**EXCERPTED PASSAGE**
---------------

George Lucas Educational Foundation
Environmental Education

The Permaculture Classroom: A Systems-Based Approach

Permaculture is ideal for teaching ecology and increases productivity within your school’s existing standards and framework.

April 19, 2016
Photo credit: Edutopia

Every fall, teachers all over the country get ready for their first day back to work. When they arrive, they hear about all the new things they get to do for the year. Rarely do we hear about the list of things that we don't have to do any more. With Common Core looming, the complexity and volume of the content is rapidly increasing at a rate not commensurate to the number of hours in a school day.

As teachers, we have to get better at turning over some of the responsibility to our students in a structured manner that increases their connection to content and offers contextual meaning in their world. After taking a permaculture design course 13 years ago, I saw those design methodologies as the tool to accomplish that task.

Permaculture as Pedagogy

Permaculture is a design system for developing sustainable human settlement, while increasing biodiversity, resilience, and local economy. For the last ten years -- through the Food and Conservation Science Program (FACS) -- my students at Hood River Middle School and I have been designing, building, and operating a permaculture-inspired system that allows the depth, complexity, and ownership required to move from a linear pedagogy to a systems-based approach offering the variables and relevance that my students devour.

Permaculture is not a new curriculum. There are no new standards or content materials. The permaculture design principles are the tools to increase productivity within the standards and framework that your school already employs. By looking together at the world through a permaculture lens, teachers and students can increase efficiency, stack functions, and accelerate basic skills, while also offering connectivity between subjects that allows students to find relevance and commitment to their work.

---------------

**RECORD EXCERPTS**
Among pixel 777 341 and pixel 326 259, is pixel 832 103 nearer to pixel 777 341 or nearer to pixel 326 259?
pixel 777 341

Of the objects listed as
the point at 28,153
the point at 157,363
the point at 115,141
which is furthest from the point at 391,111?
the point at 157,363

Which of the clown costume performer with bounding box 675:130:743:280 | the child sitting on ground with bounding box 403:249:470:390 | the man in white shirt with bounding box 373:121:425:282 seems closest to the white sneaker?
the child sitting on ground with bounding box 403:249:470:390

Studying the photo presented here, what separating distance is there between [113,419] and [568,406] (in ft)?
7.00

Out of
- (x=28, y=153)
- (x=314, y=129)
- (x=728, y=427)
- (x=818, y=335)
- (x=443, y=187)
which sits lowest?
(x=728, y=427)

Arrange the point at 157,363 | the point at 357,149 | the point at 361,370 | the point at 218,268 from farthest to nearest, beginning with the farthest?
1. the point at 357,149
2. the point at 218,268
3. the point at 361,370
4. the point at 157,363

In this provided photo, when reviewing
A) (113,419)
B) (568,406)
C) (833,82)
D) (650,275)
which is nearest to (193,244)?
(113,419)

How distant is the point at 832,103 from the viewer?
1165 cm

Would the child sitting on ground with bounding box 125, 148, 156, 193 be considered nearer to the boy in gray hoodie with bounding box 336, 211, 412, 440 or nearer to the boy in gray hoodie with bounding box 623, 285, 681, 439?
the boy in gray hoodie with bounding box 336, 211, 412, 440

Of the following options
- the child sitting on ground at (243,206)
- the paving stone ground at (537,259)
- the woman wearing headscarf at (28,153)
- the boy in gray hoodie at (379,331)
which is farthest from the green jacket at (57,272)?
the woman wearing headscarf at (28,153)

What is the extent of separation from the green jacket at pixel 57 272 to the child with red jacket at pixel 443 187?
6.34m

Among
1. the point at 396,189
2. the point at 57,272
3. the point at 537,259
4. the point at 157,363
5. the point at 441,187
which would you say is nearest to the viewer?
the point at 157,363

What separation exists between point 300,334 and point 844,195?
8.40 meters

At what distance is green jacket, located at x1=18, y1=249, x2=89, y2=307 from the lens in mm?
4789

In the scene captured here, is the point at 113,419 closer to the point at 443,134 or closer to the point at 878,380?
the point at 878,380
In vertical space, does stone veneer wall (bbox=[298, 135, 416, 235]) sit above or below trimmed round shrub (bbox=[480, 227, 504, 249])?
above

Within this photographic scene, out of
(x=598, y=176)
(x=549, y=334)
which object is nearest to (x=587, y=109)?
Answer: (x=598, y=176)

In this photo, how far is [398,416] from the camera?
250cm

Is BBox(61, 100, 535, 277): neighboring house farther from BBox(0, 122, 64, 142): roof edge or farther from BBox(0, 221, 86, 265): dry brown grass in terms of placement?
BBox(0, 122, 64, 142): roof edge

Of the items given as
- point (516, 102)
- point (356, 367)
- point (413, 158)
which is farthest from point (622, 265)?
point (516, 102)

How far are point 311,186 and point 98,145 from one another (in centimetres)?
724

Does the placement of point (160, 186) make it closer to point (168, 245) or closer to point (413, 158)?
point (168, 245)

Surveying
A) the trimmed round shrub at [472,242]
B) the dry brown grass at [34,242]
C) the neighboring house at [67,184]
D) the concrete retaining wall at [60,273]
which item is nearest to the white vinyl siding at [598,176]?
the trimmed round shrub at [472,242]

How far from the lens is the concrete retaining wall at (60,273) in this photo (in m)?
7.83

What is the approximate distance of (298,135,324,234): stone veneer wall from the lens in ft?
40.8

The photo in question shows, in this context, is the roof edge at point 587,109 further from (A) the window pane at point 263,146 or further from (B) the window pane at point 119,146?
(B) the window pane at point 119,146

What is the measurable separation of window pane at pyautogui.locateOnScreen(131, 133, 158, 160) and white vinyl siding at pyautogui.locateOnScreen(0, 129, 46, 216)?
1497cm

---------------

**REQUIREMENTS**
A: Using only the article on the permaculture classroom, decide whether each statement agrees with it. For each, answer yes or no and quote the exact words of the article that decide it.
(i) The writer took a permaculture design course 13 years ago.
(ii) The article presents permaculture as a new curriculum with its own standards.
(iii) The writer's students have been working on their permaculture-inspired system for the last five years.
B: In the article on the permaculture classroom, what school do the writer's students attend?
C: Quote the article on the permaculture classroom from "Permaculture is ideal" to "accomplish that task.".

**RESULTS OF THE TASKS**
A:
(i) Yes: "After taking a permaculture design course 13 years ago"
(ii) No: "Permaculture is not a new curriculum. There are no new standards or content materials."
(iii) No: "For the last ten years"

B: Hood River Middle School.

C:
Permaculture is ideal for teaching ecology and increases productivity within your school’s existing standards and framework.

April 19, 2016
Photo credit: Edutopia

Every fall, teachers all over the country get ready for their first day back to work. When they arrive, they hear about all the new things they get to do for the year. Rarely do we hear about the list of things that we don't have to do any more. With Common Core looming, the complexity and volume of the content is rapidly increasing at a rate not commensurate to the number of hours in a school day.

As teachers, we have to get better at turning over some of the responsibility to our students in a structured manner that increases their connection to content and offers contextual meaning in their world. After taking a permaculture design course 13 years ago, I saw those design methodologies as the tool to accomplish that task.